As for what kinds of features the Tokyo Disney Toy Story hotel will have? Details are sparse right now, but we do know a little about what’s planned. According to the Disney Parks Blog, “guests will enjoy a world where everything looks like it’s made of toys” — “everything” covering “the hotel exterior to the spacious gardens.” The rooms, of which there will be about 600, will take their inspiration from Andy’s bedroom; “colorful furniture” and “other immersive features” plucked from the Toy Story universe will fill the spaces, and characters like Woody and Buzz will make appearances. Shopping and dining options will also be available.
(Those dining options won't necessarily include Pizza Planet, but I'd consider it a missed opportunity if they don't.)
All of that is pretty broad, though. But even if we technically just have to wait and see to find out more, we can look to Shanghai Disney’s version of the hotel to get a better idea of what might be in store. Photos from the hotel’s page on the Shanghai Disney website show bright, colorful rooms adorned with Andy’s signature cloud wallpaper, bedspreads and shower curtains emblazoned with Toy Story’s playful cast of characters, and fun details like bedside tables designed to look like Rubik’s cubes.
Here’s a pretty thorough video tour of your average room from YouTuber Michael Wai:
According to The Points Guy’s November 2017 review of the hotel, the lobby and public areas are similarly colorful, and the familiar Toy Story font is on display on many signs throughout the property. Karen Bee’s video tour of the hotel gives you a good look at its public spaces and amenities:
Rooms at the Shanghai Disney Toy Story Hotel start at ¥850 per night, or about $125. That’s about in line with the rates for Walt Disney World’s “Value” resorts; prices for the three All-Star hotels start at $99 per night, while Pop Century and Art of Animation begin at $116 and $136, respectively. Additionally, the hotel is usually described as “family-friendly” — typically a phrase reserved for the less pricey Disney resorts. (The Shanghai Disneyland Hotel, meanwhile, gets descriptors like “elegant” and “posh.” Rooms there start at ¥1650 per night, or around $242 — nearly twice the cost of a night at the Toy Story Hotel.) The Points Guy did note that the hotel won’t give you a “super luxurious experience” — the dining options in particular were a bit of a letdown, consisting of a deli and a buffet, but no formal sit-down restaurants — but that “if you and your family want to bring back fond memories of Buzz and Woody — and create new ones — this is a great option.”

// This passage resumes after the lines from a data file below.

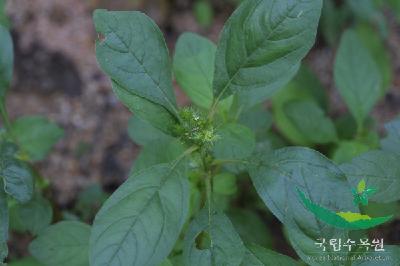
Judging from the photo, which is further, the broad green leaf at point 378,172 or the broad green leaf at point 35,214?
the broad green leaf at point 35,214

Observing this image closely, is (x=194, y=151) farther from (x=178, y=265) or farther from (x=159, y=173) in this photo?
(x=178, y=265)

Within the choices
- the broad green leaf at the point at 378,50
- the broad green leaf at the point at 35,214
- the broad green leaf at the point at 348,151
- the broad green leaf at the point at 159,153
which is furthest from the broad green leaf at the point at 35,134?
the broad green leaf at the point at 378,50

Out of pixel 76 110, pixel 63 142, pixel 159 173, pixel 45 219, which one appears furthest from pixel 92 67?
pixel 159 173

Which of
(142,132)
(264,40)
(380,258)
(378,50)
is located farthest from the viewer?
(378,50)

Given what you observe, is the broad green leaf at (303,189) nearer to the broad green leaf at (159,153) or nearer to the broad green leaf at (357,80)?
the broad green leaf at (159,153)

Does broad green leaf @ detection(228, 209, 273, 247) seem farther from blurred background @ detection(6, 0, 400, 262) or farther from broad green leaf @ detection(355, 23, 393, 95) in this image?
broad green leaf @ detection(355, 23, 393, 95)

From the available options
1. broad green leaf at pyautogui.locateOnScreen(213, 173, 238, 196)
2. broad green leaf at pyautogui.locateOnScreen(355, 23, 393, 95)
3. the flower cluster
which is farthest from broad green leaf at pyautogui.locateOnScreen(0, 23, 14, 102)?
broad green leaf at pyautogui.locateOnScreen(355, 23, 393, 95)

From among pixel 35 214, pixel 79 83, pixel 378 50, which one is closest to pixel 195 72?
pixel 35 214

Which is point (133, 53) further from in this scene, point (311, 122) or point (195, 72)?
point (311, 122)
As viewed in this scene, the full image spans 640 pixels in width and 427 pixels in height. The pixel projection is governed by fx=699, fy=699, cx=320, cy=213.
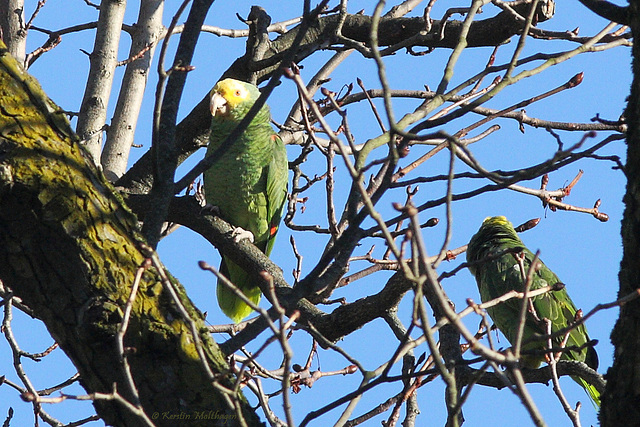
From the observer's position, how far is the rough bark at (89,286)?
1.90 metres

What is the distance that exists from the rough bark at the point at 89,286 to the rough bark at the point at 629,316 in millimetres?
948

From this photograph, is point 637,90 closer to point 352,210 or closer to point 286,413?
point 352,210

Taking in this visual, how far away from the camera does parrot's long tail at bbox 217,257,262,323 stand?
16.9ft

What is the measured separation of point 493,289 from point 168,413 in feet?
13.0

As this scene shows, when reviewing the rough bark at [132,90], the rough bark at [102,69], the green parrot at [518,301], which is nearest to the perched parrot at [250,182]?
the rough bark at [132,90]

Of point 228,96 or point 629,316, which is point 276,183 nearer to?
point 228,96

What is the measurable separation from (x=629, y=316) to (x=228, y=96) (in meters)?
3.32

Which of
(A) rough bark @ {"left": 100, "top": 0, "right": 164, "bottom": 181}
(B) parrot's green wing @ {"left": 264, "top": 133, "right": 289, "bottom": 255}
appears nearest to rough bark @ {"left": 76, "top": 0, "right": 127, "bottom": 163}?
(A) rough bark @ {"left": 100, "top": 0, "right": 164, "bottom": 181}

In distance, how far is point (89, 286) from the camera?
1934 millimetres

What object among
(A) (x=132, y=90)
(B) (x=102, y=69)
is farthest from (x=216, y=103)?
(B) (x=102, y=69)

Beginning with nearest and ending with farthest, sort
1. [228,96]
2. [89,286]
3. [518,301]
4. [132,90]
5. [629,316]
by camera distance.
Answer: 1. [629,316]
2. [89,286]
3. [132,90]
4. [228,96]
5. [518,301]

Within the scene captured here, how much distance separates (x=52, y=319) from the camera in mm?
1951

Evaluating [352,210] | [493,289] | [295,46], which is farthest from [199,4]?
[493,289]

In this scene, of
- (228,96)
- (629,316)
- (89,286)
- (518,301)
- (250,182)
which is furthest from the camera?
(518,301)
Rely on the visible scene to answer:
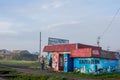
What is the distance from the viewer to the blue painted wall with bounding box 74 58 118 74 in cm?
3753

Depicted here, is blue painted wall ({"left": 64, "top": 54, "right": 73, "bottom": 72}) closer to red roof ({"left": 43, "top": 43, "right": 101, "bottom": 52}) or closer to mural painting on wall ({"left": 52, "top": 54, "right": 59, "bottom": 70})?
red roof ({"left": 43, "top": 43, "right": 101, "bottom": 52})

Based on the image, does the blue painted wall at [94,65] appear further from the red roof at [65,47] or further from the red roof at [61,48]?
the red roof at [61,48]

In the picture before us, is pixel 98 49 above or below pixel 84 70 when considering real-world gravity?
above

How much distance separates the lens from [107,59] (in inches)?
1561

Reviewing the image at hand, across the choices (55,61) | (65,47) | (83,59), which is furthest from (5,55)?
(83,59)

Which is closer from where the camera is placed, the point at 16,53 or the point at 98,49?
the point at 98,49

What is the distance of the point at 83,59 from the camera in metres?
39.1

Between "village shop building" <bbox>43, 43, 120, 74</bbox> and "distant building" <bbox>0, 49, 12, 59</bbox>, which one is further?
"distant building" <bbox>0, 49, 12, 59</bbox>

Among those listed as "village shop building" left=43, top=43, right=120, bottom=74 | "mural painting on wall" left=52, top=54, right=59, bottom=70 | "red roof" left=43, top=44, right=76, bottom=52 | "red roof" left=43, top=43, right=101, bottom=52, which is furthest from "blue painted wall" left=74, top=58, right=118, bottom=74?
"mural painting on wall" left=52, top=54, right=59, bottom=70

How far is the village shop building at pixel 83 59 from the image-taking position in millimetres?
37500

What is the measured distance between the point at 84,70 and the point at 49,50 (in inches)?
371

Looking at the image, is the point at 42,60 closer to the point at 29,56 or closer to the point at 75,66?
the point at 75,66

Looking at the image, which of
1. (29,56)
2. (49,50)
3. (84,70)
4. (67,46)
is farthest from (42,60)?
(29,56)

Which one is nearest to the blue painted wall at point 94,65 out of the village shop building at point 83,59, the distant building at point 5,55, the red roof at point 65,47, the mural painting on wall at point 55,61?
the village shop building at point 83,59
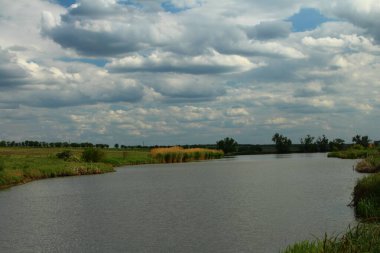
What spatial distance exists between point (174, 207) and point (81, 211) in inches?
231

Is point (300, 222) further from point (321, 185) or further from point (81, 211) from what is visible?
point (321, 185)

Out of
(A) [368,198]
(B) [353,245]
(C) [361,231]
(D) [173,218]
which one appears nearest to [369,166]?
(A) [368,198]

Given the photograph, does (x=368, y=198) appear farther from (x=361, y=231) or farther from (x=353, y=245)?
(x=353, y=245)

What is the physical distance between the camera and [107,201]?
35750mm

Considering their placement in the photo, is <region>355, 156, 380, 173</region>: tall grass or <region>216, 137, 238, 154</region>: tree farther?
<region>216, 137, 238, 154</region>: tree

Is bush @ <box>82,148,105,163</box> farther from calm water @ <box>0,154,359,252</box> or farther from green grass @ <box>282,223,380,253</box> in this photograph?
green grass @ <box>282,223,380,253</box>

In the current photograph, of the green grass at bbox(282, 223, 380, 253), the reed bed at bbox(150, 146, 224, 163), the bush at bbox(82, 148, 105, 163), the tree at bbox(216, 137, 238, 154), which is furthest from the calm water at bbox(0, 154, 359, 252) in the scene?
the tree at bbox(216, 137, 238, 154)

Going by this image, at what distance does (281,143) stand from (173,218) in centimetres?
17160

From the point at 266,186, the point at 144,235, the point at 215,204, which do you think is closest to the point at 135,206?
the point at 215,204

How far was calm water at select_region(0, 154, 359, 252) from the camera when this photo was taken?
20781mm

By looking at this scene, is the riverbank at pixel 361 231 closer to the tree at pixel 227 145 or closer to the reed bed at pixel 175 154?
the reed bed at pixel 175 154

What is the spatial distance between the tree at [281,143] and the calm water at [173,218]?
152 m

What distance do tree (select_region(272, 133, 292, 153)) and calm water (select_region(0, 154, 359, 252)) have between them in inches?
5978

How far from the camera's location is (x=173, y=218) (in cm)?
2684
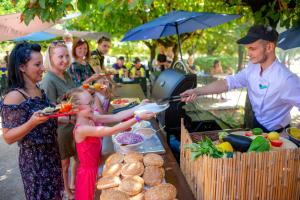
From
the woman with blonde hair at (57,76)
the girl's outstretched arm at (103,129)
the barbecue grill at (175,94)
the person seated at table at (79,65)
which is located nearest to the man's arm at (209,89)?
the barbecue grill at (175,94)

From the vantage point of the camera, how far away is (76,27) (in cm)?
1497

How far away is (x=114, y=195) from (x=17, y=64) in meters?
1.33

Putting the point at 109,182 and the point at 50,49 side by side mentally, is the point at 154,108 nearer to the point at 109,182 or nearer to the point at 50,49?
the point at 109,182

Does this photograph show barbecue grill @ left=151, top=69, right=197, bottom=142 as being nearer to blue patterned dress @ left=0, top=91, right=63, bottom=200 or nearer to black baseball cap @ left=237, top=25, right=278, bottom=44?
black baseball cap @ left=237, top=25, right=278, bottom=44

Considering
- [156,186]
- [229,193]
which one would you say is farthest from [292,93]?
[156,186]

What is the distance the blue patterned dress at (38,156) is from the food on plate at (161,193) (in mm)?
1170

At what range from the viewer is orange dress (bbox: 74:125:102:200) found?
2188 mm

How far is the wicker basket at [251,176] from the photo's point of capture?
1.41 m

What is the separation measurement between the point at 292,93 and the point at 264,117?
0.33 metres

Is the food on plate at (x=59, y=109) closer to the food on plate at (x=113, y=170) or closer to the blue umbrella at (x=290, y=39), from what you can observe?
the food on plate at (x=113, y=170)

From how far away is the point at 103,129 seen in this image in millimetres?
2078

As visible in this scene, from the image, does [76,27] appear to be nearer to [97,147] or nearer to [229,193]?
[97,147]

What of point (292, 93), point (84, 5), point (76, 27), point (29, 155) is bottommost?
point (29, 155)

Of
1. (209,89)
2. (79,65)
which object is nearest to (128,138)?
(209,89)
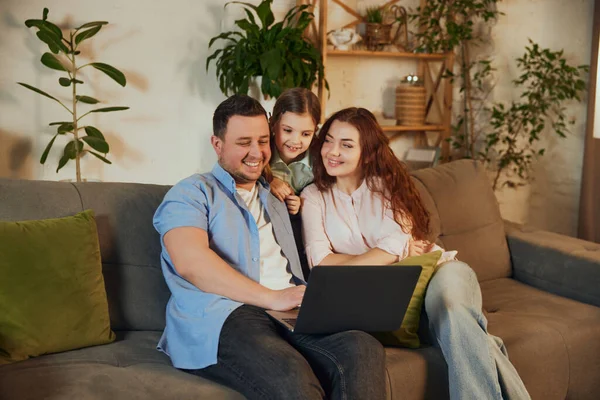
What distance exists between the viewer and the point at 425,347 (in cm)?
230

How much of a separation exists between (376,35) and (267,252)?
243 cm

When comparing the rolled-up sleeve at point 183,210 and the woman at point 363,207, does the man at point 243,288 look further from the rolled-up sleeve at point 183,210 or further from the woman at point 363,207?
the woman at point 363,207

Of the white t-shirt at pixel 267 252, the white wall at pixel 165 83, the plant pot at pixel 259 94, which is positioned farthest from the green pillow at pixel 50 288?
the plant pot at pixel 259 94

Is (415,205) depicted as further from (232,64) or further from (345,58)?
(345,58)

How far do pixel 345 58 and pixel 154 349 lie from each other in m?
2.75

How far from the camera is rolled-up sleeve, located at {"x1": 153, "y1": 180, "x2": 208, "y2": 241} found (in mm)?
2109

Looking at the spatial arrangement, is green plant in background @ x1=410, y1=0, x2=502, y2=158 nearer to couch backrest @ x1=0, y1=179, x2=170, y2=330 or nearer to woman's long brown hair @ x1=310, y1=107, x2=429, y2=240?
woman's long brown hair @ x1=310, y1=107, x2=429, y2=240

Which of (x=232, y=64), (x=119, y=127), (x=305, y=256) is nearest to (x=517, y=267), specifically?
(x=305, y=256)

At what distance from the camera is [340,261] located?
2.41 metres

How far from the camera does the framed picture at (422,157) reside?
4.56 metres

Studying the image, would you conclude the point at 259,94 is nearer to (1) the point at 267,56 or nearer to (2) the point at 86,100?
(1) the point at 267,56

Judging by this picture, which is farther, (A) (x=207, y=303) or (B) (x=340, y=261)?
(B) (x=340, y=261)

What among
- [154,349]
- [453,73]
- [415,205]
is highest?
[453,73]

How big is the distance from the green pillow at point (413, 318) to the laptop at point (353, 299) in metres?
0.22
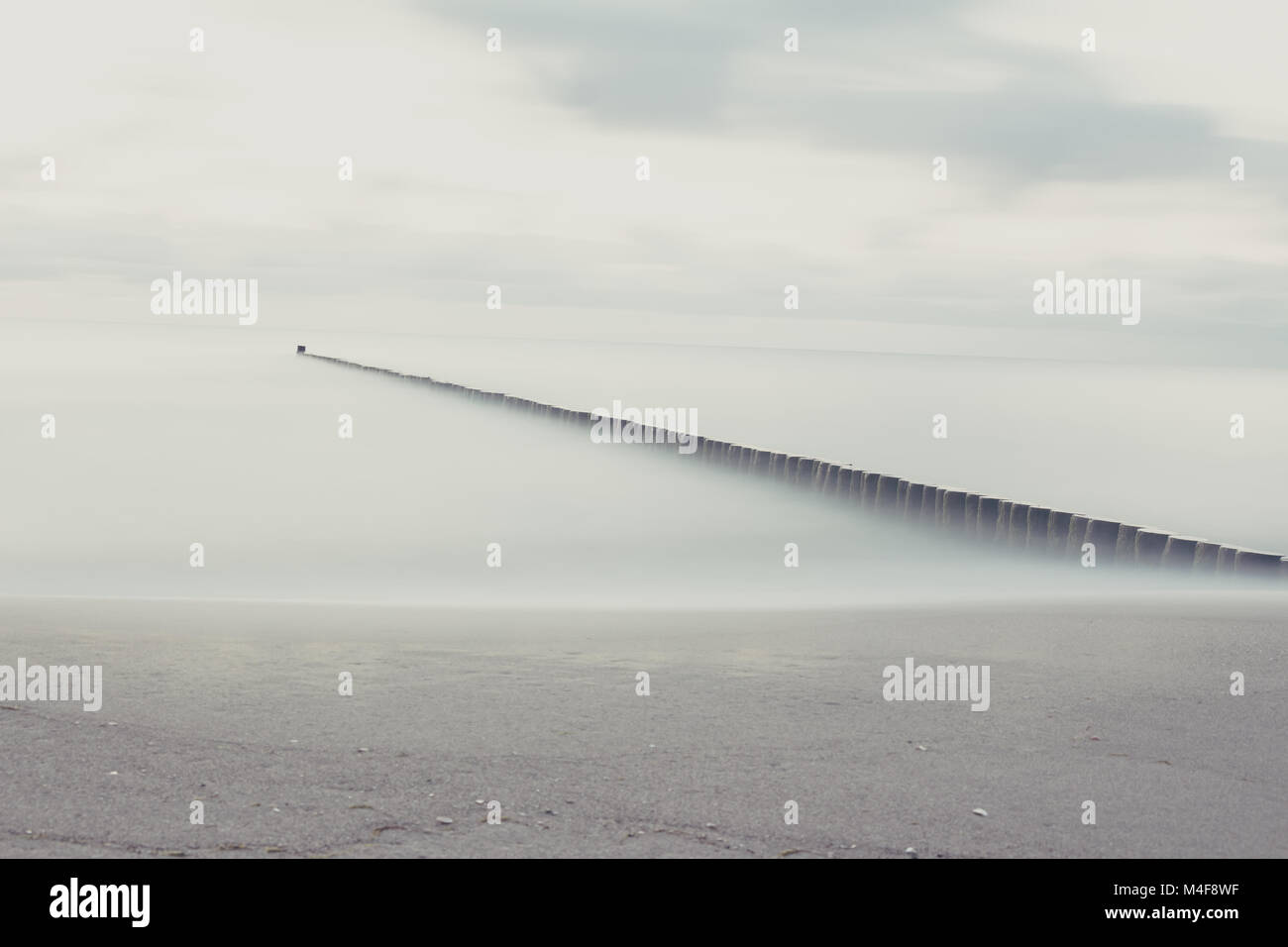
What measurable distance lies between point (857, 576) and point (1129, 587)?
3.32m

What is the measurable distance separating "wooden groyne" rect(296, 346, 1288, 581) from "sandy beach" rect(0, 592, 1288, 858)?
5.99 meters

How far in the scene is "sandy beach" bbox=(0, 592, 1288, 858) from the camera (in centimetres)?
501

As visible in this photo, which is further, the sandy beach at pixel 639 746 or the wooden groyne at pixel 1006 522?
the wooden groyne at pixel 1006 522

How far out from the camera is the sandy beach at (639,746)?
16.4 ft

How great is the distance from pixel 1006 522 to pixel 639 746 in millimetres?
14155

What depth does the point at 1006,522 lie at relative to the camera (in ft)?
63.3

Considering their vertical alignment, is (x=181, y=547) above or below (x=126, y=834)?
above

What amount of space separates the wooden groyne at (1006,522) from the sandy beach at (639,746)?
5988 millimetres

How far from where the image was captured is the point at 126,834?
16.0ft

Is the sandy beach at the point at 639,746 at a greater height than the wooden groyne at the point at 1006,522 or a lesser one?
lesser

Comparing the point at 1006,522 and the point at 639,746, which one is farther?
the point at 1006,522

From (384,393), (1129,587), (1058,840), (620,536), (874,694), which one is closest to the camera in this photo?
(1058,840)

It’s worth remembering that the Shanghai and Tokyo versions of the Toy Story hotel might not ultimately be identical; indeed, we already know that the structure of the buildings will be somewhat different: Shanghai Disney’s hotel has 800 rooms spread out over five floors, while the Tokyo Disney version will have fewer rooms (600) and more floors (11). However, given Disney’s tendency to take ideas that originated at one park and adapt them for a different one (looking at you, Remy’s Ratatouille Adventure) it’s likely the two spots will have at least a few things in common.